Jean-Jacques Wondo Omanyundu
DÉFENSE & SÉCURITÉ GLOBALE | 03-03-2014 07:42
4606 | 0

Bosco Ntaganda tremble et fait trembler

Auteur : Jean-Jacques Wondo Omanyundu

Bosco Ntaganda tremble et fait trembler

Bosco NtagandaLa Chambre préliminaire de la CPI a clos, vendredi 14 février 2014, la série des audiences de confirmation des charges retenues par l’accusation contre Bosco Ntaganda, ex-général des FARDC,  ancien homme fort de l’UPC (Union des Patriotes Congolais), poursuivi pour crimes de guerre et crimes contre l’humanité en Ituri entre 2002 et 2003 et du CNDP (Congrès National pour la Défense du Peuple), coupable du même type de crimes au Nord-Kivu de 2006 à 2009, mais non encore inculpé pour cette seconde page noire de l’histoire du Congo. Dans le but d’échapper aux poursuites judiciaires, le prévenu et ses avocats ont choisi comme ligne de défense le rejet en bloc de tous les griefs épinglés par la Procureure de la CPI, la Gambienne Bensouda.

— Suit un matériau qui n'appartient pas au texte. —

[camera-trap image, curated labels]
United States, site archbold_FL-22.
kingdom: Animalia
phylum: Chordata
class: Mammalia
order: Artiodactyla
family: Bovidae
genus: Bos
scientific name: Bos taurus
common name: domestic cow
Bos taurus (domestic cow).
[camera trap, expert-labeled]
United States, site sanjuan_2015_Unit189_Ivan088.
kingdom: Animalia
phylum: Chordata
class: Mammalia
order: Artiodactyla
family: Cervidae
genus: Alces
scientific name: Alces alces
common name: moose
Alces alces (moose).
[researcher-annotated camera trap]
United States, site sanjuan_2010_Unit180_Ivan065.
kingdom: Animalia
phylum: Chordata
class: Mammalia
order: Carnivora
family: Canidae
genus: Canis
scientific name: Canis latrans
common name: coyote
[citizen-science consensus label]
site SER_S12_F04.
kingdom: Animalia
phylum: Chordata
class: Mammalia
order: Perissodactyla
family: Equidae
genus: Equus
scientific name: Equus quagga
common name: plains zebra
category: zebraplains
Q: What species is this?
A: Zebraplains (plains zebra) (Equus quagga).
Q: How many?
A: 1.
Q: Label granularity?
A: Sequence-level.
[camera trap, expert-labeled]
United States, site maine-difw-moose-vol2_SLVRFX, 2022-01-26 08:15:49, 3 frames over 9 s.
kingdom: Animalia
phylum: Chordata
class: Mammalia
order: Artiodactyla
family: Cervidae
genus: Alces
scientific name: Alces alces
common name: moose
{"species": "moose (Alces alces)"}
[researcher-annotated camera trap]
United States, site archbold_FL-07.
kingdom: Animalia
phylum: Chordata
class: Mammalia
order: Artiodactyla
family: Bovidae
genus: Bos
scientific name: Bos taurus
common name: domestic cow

Mais le fait qui a le plus indigné les Congolais, c’est celui d’apprendre, de la bouche de Bosco Ntaganda qu’il était Rwandais et non Congolais. C’était pour détruire l’accusation selon laquelle il était mêlé aux conflits interethniques entre les communautés Lendu et Hema, caractérisés par des tueries massives entre frères ennemis. Selon son avocat, cet ancien seigneur de guerre avait joué le rôle de sapeur-pompier entre les deux camps, et qu’il n’était derrière les Hema comme consigné dans le dossier de la Procureure de la CPI. La défense du prévenu a également rejeté les préventions relatives au recrutement d’enfants-soldats à leur utilisation par l’UPC dans un conflit armé, aux viols des femmes et filles et à leur exploitation comme esclaves sexuelles, aux pillages des biens, etc.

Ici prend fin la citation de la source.